»»

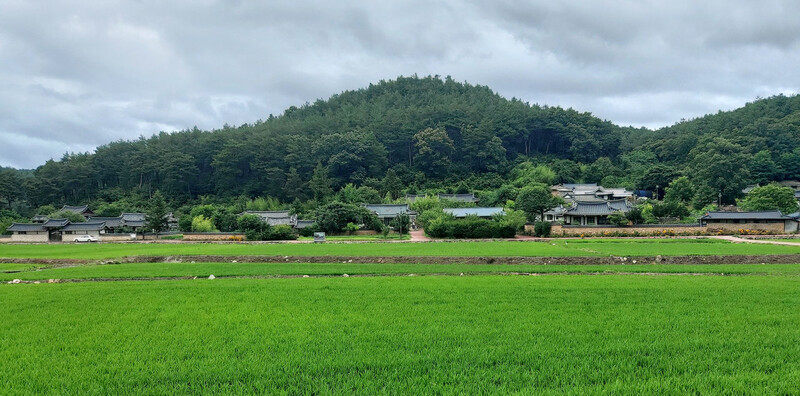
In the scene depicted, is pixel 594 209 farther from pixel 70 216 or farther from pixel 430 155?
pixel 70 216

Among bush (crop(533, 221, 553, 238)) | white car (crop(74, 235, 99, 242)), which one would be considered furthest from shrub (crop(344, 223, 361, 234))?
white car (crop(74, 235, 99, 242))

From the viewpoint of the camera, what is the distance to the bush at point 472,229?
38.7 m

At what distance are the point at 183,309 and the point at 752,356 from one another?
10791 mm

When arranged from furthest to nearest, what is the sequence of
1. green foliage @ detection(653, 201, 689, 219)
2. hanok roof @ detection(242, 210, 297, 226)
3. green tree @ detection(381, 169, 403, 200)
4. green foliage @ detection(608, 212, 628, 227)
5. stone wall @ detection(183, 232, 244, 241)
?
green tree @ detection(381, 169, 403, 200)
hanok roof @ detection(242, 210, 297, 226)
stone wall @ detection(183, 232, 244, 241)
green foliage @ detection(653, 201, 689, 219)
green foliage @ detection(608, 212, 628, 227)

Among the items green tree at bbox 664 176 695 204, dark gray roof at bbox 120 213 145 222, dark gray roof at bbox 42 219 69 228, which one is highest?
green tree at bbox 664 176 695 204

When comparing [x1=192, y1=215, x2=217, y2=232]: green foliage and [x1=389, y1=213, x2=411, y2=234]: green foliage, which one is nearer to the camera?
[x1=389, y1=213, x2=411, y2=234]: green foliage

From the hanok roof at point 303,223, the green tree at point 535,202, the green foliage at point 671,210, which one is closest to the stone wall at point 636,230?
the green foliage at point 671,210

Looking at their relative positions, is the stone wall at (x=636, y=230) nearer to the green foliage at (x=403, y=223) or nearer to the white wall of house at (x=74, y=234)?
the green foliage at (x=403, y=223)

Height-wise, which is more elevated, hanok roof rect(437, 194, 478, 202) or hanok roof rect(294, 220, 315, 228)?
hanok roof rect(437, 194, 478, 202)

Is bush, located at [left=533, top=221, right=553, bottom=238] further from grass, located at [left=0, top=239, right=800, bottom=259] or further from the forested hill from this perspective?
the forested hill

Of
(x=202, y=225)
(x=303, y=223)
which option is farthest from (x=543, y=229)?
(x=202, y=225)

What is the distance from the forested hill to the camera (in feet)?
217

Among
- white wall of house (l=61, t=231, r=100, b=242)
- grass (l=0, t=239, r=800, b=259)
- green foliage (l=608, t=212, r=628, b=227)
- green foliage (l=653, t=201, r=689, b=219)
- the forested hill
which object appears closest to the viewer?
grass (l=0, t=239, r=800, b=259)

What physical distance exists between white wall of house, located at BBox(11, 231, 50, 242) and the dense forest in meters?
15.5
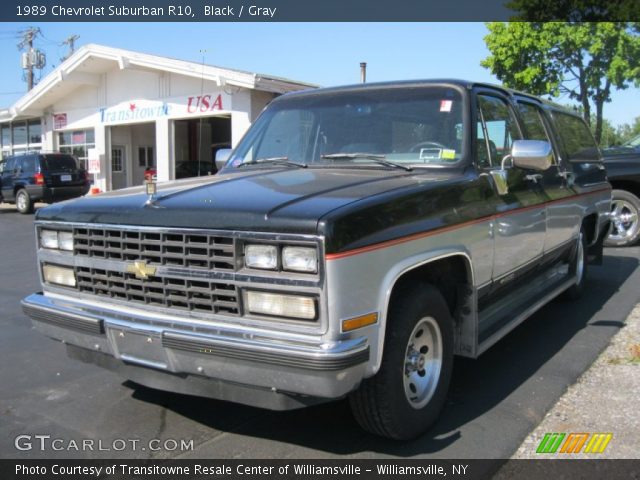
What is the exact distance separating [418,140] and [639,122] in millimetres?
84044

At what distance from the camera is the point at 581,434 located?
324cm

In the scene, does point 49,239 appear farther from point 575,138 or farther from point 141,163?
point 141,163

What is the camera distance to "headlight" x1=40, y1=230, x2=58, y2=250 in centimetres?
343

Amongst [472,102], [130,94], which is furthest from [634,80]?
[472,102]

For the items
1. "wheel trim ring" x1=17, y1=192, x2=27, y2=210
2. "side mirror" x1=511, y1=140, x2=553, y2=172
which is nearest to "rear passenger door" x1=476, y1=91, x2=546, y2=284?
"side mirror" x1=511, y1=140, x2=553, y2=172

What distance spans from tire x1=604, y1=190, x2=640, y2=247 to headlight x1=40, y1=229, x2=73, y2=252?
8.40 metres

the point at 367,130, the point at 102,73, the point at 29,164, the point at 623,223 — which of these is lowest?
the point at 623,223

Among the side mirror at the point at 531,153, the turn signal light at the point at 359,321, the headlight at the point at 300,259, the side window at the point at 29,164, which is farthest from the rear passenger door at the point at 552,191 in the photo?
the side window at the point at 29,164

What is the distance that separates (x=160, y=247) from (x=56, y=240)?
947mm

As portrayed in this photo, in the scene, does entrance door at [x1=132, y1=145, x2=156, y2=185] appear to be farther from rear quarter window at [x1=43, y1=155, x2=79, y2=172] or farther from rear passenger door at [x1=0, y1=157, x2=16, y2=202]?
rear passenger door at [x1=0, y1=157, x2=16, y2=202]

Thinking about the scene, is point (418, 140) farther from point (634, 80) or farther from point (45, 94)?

««

> [LA CONSIGNE]:
Reproduisez à l'identique chacune des lignes du support présenté ci-dessus, en omettant les images dans votre réponse.

> [SOLUTION PROPOSÉE]:
In the scene depicted, is pixel 594 209 farther from pixel 70 216 or farther from pixel 430 155?
pixel 70 216

Among bush (crop(533, 221, 553, 238)) | white car (crop(74, 235, 99, 242)), which one would be considered furthest from shrub (crop(344, 223, 361, 234))?
white car (crop(74, 235, 99, 242))

From the viewpoint of the camera, what is the distance to the bush at point 472,229?
38.7 m

At what distance are the point at 183,309 and the point at 752,356 from one another?
10791 mm

When arranged from furthest to nearest, what is the sequence of
1. green foliage @ detection(653, 201, 689, 219)
2. hanok roof @ detection(242, 210, 297, 226)
3. green tree @ detection(381, 169, 403, 200)
4. green foliage @ detection(608, 212, 628, 227)
5. stone wall @ detection(183, 232, 244, 241)
?
green tree @ detection(381, 169, 403, 200)
hanok roof @ detection(242, 210, 297, 226)
stone wall @ detection(183, 232, 244, 241)
green foliage @ detection(653, 201, 689, 219)
green foliage @ detection(608, 212, 628, 227)

Among the items green tree at bbox 664 176 695 204, dark gray roof at bbox 120 213 145 222, dark gray roof at bbox 42 219 69 228, which one is highest?
green tree at bbox 664 176 695 204

When comparing [x1=192, y1=215, x2=217, y2=232]: green foliage and [x1=389, y1=213, x2=411, y2=234]: green foliage, which one is nearer to the camera?
[x1=389, y1=213, x2=411, y2=234]: green foliage

From the hanok roof at point 303,223, the green tree at point 535,202, the green foliage at point 671,210, which one is closest to the stone wall at point 636,230?
the green foliage at point 671,210

Looking at their relative positions, is the stone wall at (x=636, y=230) nearer to the green foliage at (x=403, y=223) or nearer to the white wall of house at (x=74, y=234)?
the green foliage at (x=403, y=223)

Height-wise, which is more elevated, hanok roof rect(437, 194, 478, 202) or hanok roof rect(294, 220, 315, 228)?
hanok roof rect(437, 194, 478, 202)

Is bush, located at [left=533, top=221, right=553, bottom=238] further from grass, located at [left=0, top=239, right=800, bottom=259] or further from the forested hill from this perspective?
the forested hill

Of
(x=202, y=225)
(x=303, y=223)
which option is farthest from (x=543, y=229)?
(x=202, y=225)

What is the distance from the forested hill to the camera (in feet)?
217

Among
- white wall of house (l=61, t=231, r=100, b=242)
- grass (l=0, t=239, r=800, b=259)
- green foliage (l=608, t=212, r=628, b=227)
- green foliage (l=653, t=201, r=689, b=219)
- the forested hill
which object appears closest to the viewer?
grass (l=0, t=239, r=800, b=259)

What physical distance exists between white wall of house, located at BBox(11, 231, 50, 242) and the dense forest in meters?
15.5
What is the exact distance separating [418,140] and [639,122] in millimetres?
84044

At what distance from the camera is the point at 581,434 located?
324cm

In the scene, does point 49,239 appear farther from point 575,138 or farther from point 141,163?
point 141,163

What is the camera distance to "headlight" x1=40, y1=230, x2=58, y2=250 in centimetres?
343

Amongst [472,102], [130,94], which is furthest from [634,80]?
[472,102]

For the items
1. "wheel trim ring" x1=17, y1=192, x2=27, y2=210
2. "side mirror" x1=511, y1=140, x2=553, y2=172
which is nearest to "rear passenger door" x1=476, y1=91, x2=546, y2=284?
"side mirror" x1=511, y1=140, x2=553, y2=172

What distance spans from tire x1=604, y1=190, x2=640, y2=247 to headlight x1=40, y1=229, x2=73, y2=252?
8.40 metres

the point at 367,130, the point at 102,73, the point at 29,164, the point at 623,223 — which of these is lowest?
the point at 623,223

Among the side mirror at the point at 531,153, the turn signal light at the point at 359,321, the headlight at the point at 300,259, the side window at the point at 29,164, which is farthest from the rear passenger door at the point at 552,191 in the photo?
the side window at the point at 29,164

What is the distance that separates (x=160, y=247) from (x=56, y=240)?
947mm

As portrayed in this photo, in the scene, does entrance door at [x1=132, y1=145, x2=156, y2=185] appear to be farther from rear quarter window at [x1=43, y1=155, x2=79, y2=172] or farther from rear passenger door at [x1=0, y1=157, x2=16, y2=202]?
rear passenger door at [x1=0, y1=157, x2=16, y2=202]

Thinking about the scene, is point (418, 140) farther from point (634, 80) or farther from point (45, 94)?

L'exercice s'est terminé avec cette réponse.